Now that the elections are over and Narendra Modi is all set to become the PM, all other politicians can go back to being normal! Prashant Bhushan can devise new, creative ways to make Kashmir secede from India. Raghu Ram can think of a few thousand new expletives in Hindi and English, Shashi Tharoor can shop for a fourth wife across the border. Sanjay Jha can write a new book titled, The Black Hole Syndrome, chronicling the meteoric fall of Rahul Gandhi.

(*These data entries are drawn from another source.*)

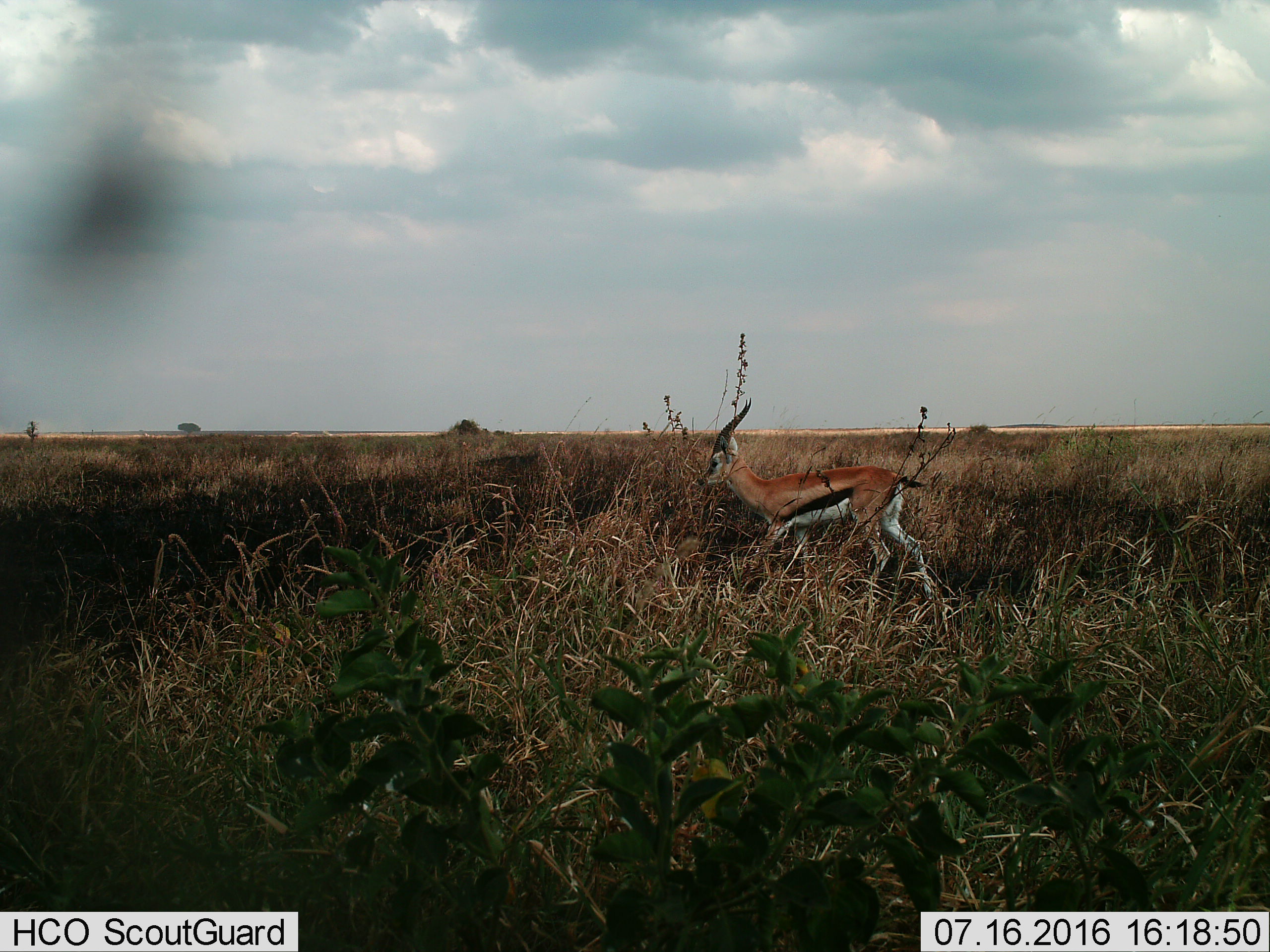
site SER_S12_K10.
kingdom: Animalia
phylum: Chordata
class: Mammalia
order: Artiodactyla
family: Bovidae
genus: Eudorcas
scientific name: Eudorcas thomsonii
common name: thomson's gazelle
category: gazellethomsons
Gazellethomsons (thomson's gazelle) (Eudorcas thomsonii), count 1. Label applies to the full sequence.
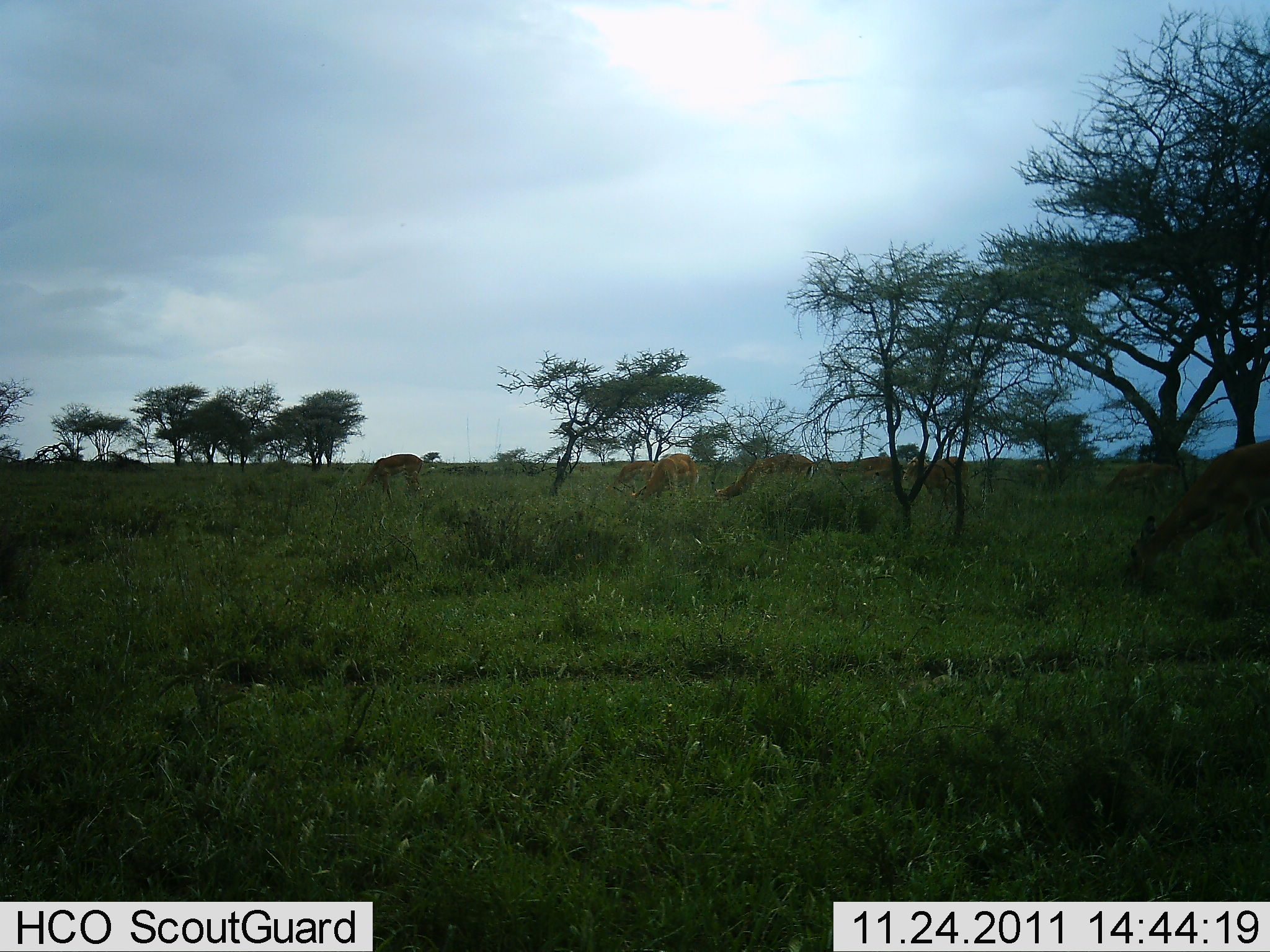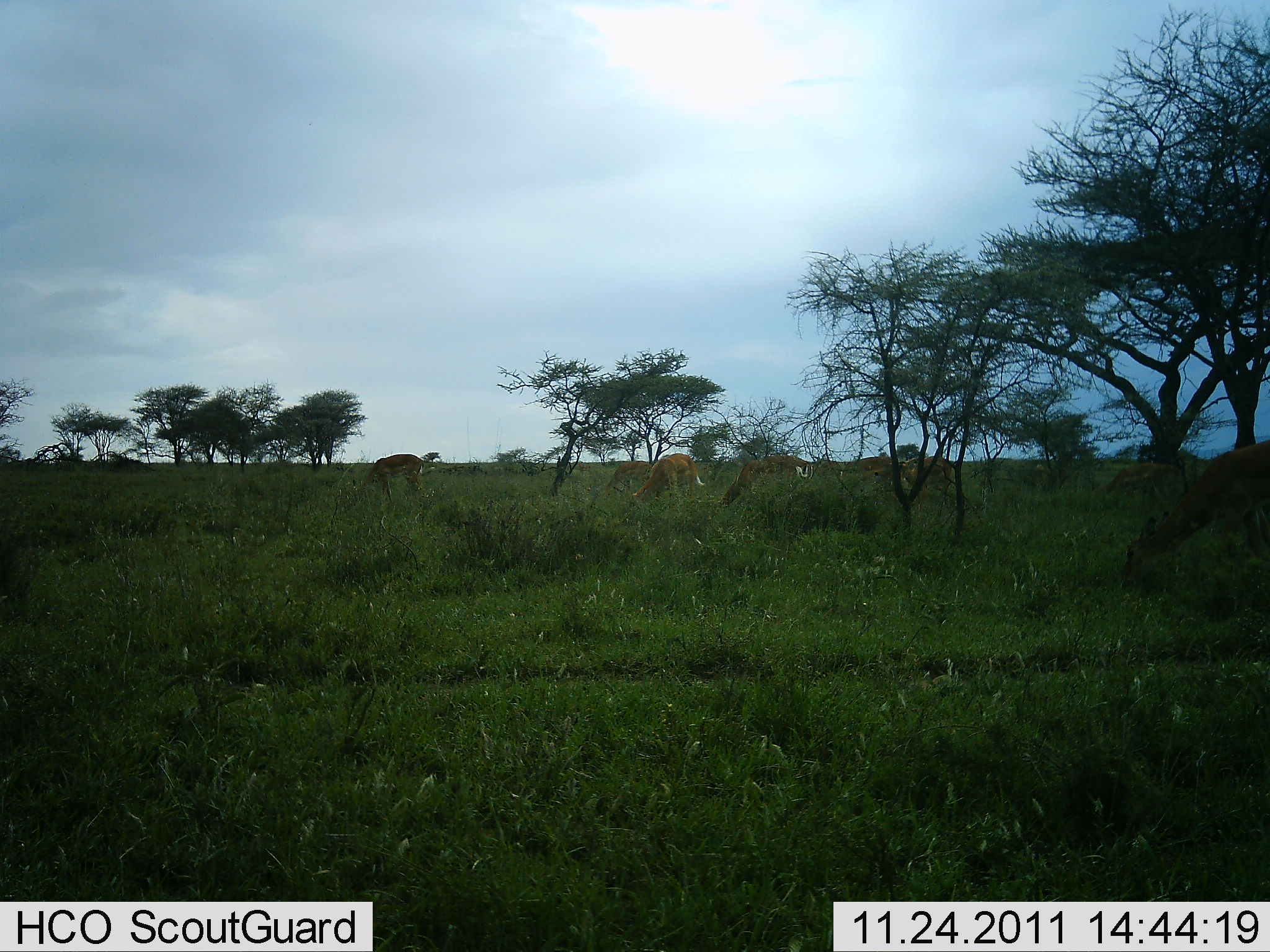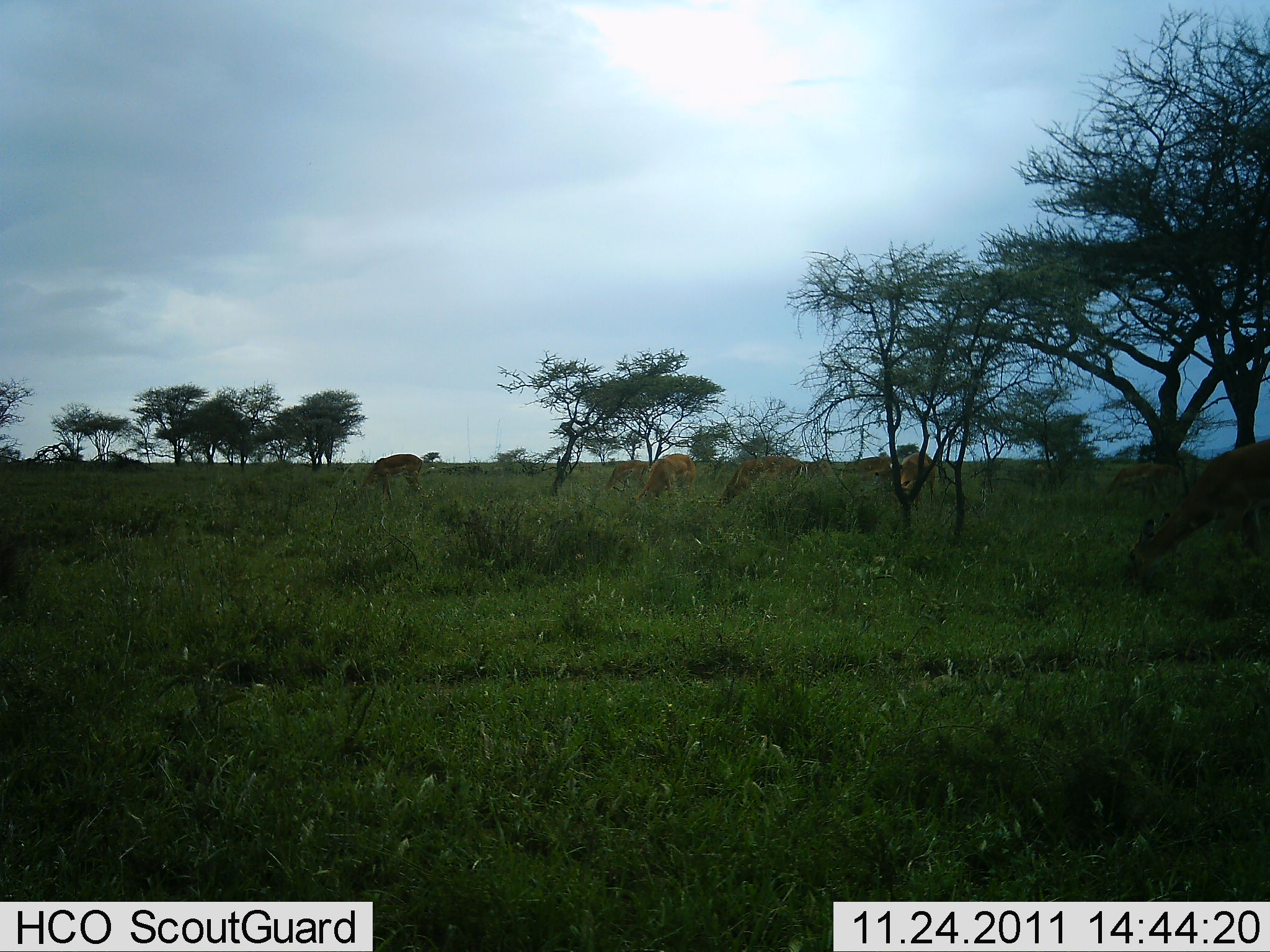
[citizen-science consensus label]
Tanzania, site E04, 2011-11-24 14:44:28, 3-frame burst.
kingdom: Animalia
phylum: Chordata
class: Mammalia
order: Artiodactyla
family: Bovidae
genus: Nanger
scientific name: Nanger granti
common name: grant's gazelle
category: gazellegrants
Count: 7.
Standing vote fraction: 42%.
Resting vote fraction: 0%.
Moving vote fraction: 17%.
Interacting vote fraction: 0%.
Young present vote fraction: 0%.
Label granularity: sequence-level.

Skull Cap Sr. can go back to being Thampdayi Taatat in Utt Plades, Azam Khan can go back to gazing soulfully in the eyes of his buffaloes, Behen Bagwati can buy herself a new Hermes tote as retail therapy, Ishrat ke Abbajan can go back to being a nobody, Ashutosh can buy himself the latest version of the Rapidex Ingliss Ispiking Cors, Yogendra Yadav can reinvent himself as Anarkali this time. Sonia can arrange for Remedial Therapy for Pappu, Pappu can go back to being a state of mind, Pinki can open a handloom sari boutique, Raabart can work out in the jail gym to develop the muscles inside his skull, Topival can sit on a dharna against the people of India (Sab ke Sab Bike Huye Hain ji!) - Shefali Vaidya p.s - And we can all forget we ever had a PM called Maunmohan!